━━━━━ RECORDS PROVIDED ━━━━━
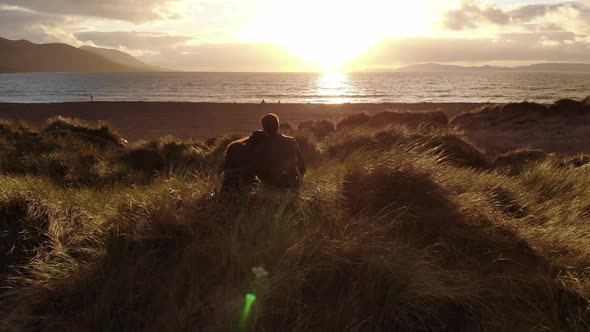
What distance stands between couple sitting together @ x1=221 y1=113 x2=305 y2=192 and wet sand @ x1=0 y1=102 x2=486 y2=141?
18564mm

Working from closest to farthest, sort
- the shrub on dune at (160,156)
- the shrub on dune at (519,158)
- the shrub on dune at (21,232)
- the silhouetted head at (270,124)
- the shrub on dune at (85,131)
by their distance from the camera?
the shrub on dune at (21,232)
the silhouetted head at (270,124)
the shrub on dune at (519,158)
the shrub on dune at (160,156)
the shrub on dune at (85,131)

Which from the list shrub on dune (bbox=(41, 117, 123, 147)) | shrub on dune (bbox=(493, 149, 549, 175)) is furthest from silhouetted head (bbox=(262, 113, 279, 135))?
shrub on dune (bbox=(41, 117, 123, 147))

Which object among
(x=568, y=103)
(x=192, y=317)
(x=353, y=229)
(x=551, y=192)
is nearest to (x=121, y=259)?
(x=192, y=317)

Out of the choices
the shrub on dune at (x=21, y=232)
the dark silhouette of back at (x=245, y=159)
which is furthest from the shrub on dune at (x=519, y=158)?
the shrub on dune at (x=21, y=232)

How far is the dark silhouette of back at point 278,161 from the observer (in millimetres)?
5273

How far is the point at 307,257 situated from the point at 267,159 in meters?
2.16

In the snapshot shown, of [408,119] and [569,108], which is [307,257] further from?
[569,108]

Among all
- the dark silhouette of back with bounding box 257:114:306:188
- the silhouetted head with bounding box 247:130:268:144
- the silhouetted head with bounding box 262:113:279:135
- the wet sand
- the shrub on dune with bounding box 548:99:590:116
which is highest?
the silhouetted head with bounding box 262:113:279:135

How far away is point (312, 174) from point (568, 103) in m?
19.4

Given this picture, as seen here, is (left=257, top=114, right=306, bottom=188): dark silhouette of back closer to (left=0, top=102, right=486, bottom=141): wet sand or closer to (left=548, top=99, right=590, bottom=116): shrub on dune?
(left=0, top=102, right=486, bottom=141): wet sand

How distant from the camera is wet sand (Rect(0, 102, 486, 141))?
90.7 ft

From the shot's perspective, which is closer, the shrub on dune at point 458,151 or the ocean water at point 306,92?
the shrub on dune at point 458,151

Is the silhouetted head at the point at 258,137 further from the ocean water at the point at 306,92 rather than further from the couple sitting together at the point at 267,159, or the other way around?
the ocean water at the point at 306,92

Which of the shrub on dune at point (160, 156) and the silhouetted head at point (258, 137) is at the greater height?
the silhouetted head at point (258, 137)
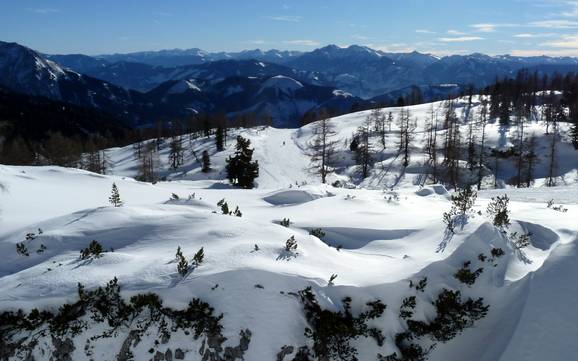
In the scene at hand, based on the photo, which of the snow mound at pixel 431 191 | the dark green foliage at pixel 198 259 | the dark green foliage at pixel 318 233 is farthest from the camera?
the snow mound at pixel 431 191

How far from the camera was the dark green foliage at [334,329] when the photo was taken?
301 inches

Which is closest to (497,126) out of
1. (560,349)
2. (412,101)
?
(412,101)

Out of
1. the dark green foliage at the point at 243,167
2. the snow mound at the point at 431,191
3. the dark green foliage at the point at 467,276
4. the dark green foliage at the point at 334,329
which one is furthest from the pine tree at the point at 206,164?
the dark green foliage at the point at 334,329

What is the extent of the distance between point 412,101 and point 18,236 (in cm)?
14111

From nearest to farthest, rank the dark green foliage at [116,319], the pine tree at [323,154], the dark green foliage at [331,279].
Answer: the dark green foliage at [116,319], the dark green foliage at [331,279], the pine tree at [323,154]

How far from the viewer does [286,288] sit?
26.2 ft

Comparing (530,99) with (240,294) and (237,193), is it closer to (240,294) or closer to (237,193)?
(237,193)

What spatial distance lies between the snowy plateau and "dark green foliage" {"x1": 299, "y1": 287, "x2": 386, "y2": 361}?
24mm

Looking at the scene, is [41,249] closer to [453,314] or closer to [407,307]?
[407,307]

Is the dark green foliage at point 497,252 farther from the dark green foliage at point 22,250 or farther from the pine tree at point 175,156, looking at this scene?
the pine tree at point 175,156

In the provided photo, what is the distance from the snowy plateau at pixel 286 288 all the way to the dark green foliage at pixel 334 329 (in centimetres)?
2

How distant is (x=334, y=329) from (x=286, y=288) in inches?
48.7

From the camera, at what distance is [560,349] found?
7.85 m

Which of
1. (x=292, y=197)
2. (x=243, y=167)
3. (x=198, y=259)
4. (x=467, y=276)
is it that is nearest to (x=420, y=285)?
(x=467, y=276)
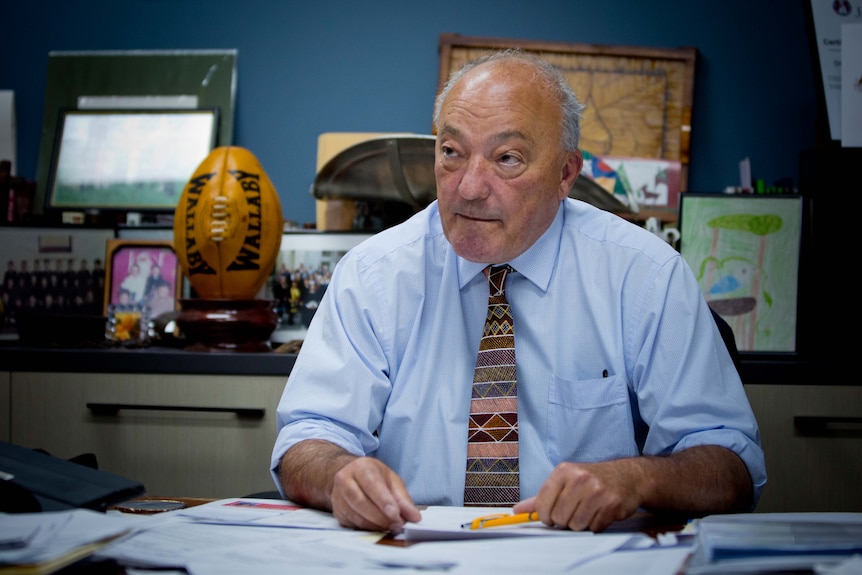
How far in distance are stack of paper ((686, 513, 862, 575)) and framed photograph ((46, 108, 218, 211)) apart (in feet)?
6.15

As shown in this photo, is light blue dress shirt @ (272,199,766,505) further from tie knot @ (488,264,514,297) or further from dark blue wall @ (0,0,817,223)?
dark blue wall @ (0,0,817,223)

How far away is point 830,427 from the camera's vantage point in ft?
5.42

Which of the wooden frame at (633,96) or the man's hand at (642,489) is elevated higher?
the wooden frame at (633,96)

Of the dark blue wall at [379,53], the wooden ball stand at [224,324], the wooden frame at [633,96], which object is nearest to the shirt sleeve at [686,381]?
the wooden ball stand at [224,324]

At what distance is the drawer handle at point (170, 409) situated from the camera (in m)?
1.68

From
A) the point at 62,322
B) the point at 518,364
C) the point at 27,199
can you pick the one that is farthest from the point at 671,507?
━━━━━
_SHORT EXERCISE_. Print the records word for word and exclude any picture they hold.

_ANSWER TO THE EXERCISE_.
What distance stands between couple sitting together @ x1=221 y1=113 x2=305 y2=192 and wet sand @ x1=0 y1=102 x2=486 y2=141?
18564mm

Working from closest to farthest, sort
- the shrub on dune at (160,156)
- the shrub on dune at (519,158)
- the shrub on dune at (21,232)
- the silhouetted head at (270,124)
- the shrub on dune at (85,131)
by their distance from the camera?
the shrub on dune at (21,232)
the silhouetted head at (270,124)
the shrub on dune at (519,158)
the shrub on dune at (160,156)
the shrub on dune at (85,131)

Which from the list shrub on dune (bbox=(41, 117, 123, 147)) | shrub on dune (bbox=(493, 149, 549, 175)) is furthest from silhouetted head (bbox=(262, 113, 279, 135))?
shrub on dune (bbox=(41, 117, 123, 147))

Which object among
(x=568, y=103)
(x=192, y=317)
(x=353, y=229)
(x=551, y=192)
is nearest to (x=121, y=259)?
(x=192, y=317)

Out of the choices
the shrub on dune at (x=21, y=232)
the dark silhouette of back at (x=245, y=159)
which is furthest from the shrub on dune at (x=519, y=158)?
the shrub on dune at (x=21, y=232)

How far is the dark silhouette of back at point 278,161 from the observer (in millimetres)?
5273

How far is the point at 307,257 situated from the point at 267,159 in meters?
2.16

In the snapshot shown, of [408,119] and [569,108], which is [307,257] further from?
[569,108]

Among all
- the dark silhouette of back with bounding box 257:114:306:188
- the silhouetted head with bounding box 247:130:268:144
- the silhouetted head with bounding box 262:113:279:135
- the wet sand
- the shrub on dune with bounding box 548:99:590:116
which is highest?
the silhouetted head with bounding box 262:113:279:135

How far away is point (312, 174) from point (568, 103) in m?
19.4

Given this picture, as seen here, is (left=257, top=114, right=306, bottom=188): dark silhouette of back closer to (left=0, top=102, right=486, bottom=141): wet sand or closer to (left=548, top=99, right=590, bottom=116): shrub on dune?
(left=0, top=102, right=486, bottom=141): wet sand

How distant from the camera is wet sand (Rect(0, 102, 486, 141))?
90.7 ft

From the shot's perspective, which is closer, the shrub on dune at point 458,151 or the ocean water at point 306,92?
the shrub on dune at point 458,151

Is the silhouetted head at the point at 258,137 further from the ocean water at the point at 306,92 rather than further from the couple sitting together at the point at 267,159, or the other way around?
the ocean water at the point at 306,92

Which of the shrub on dune at point (160, 156) and the silhouetted head at point (258, 137) is at the greater height?
the silhouetted head at point (258, 137)
In the scene at hand, based on the photo, which of the snow mound at pixel 431 191 | the dark green foliage at pixel 198 259 | the dark green foliage at pixel 318 233 is farthest from the camera?
the snow mound at pixel 431 191

How far from the camera was the dark green foliage at [334,329] when the photo was taken?
301 inches

Which is closest to (497,126) out of
1. (560,349)
2. (412,101)
?
(412,101)

Out of
1. the dark green foliage at the point at 243,167
2. the snow mound at the point at 431,191
3. the dark green foliage at the point at 467,276
4. the dark green foliage at the point at 334,329
which one is furthest from the pine tree at the point at 206,164?
the dark green foliage at the point at 334,329

What is the extent of the distance between point 412,101 and point 18,236 (in cm)?
14111

From nearest to farthest, rank the dark green foliage at [116,319], the pine tree at [323,154], the dark green foliage at [331,279].
Answer: the dark green foliage at [116,319], the dark green foliage at [331,279], the pine tree at [323,154]

How far from the viewer does [286,288] sit?
26.2 ft

Comparing (530,99) with (240,294) and (237,193), is it closer to (240,294) or closer to (237,193)?
(237,193)

What spatial distance lies between the snowy plateau and "dark green foliage" {"x1": 299, "y1": 287, "x2": 386, "y2": 361}?
24mm

Looking at the scene, is [41,249] closer to [453,314] or closer to [407,307]?
[407,307]

Is the dark green foliage at point 497,252 farther from the dark green foliage at point 22,250 or farther from the pine tree at point 175,156, looking at this scene?
the pine tree at point 175,156

In the provided photo, what is the distance from the snowy plateau at pixel 286 288 all the way to the dark green foliage at pixel 334 329 (in centimetres)?
2

How distant is (x=334, y=329) from (x=286, y=288) in inches?
48.7

From the camera, at what distance is [560,349] found?
7.85 m

Which of
1. (x=292, y=197)
2. (x=243, y=167)
3. (x=198, y=259)
4. (x=467, y=276)
is it that is nearest to (x=420, y=285)?
(x=467, y=276)
How far in distance are stack of paper ((686, 513, 862, 575)) and framed photograph ((46, 108, 218, 211)) apart (in feet)?
6.15

As shown in this photo, is light blue dress shirt @ (272,199,766,505) further from tie knot @ (488,264,514,297) or further from dark blue wall @ (0,0,817,223)?
dark blue wall @ (0,0,817,223)

How far away is point 830,427 from the camera's vantage point in ft?
5.42

Which of the wooden frame at (633,96) or the man's hand at (642,489) is elevated higher?
the wooden frame at (633,96)

Of the dark blue wall at [379,53], the wooden ball stand at [224,324], the wooden frame at [633,96], which object is nearest to the shirt sleeve at [686,381]?
the wooden ball stand at [224,324]

At what distance is the drawer handle at point (170, 409) situated from the camera (in m)?
1.68

From
A) the point at 62,322
B) the point at 518,364
C) the point at 27,199
can you pick the one that is farthest from the point at 671,507?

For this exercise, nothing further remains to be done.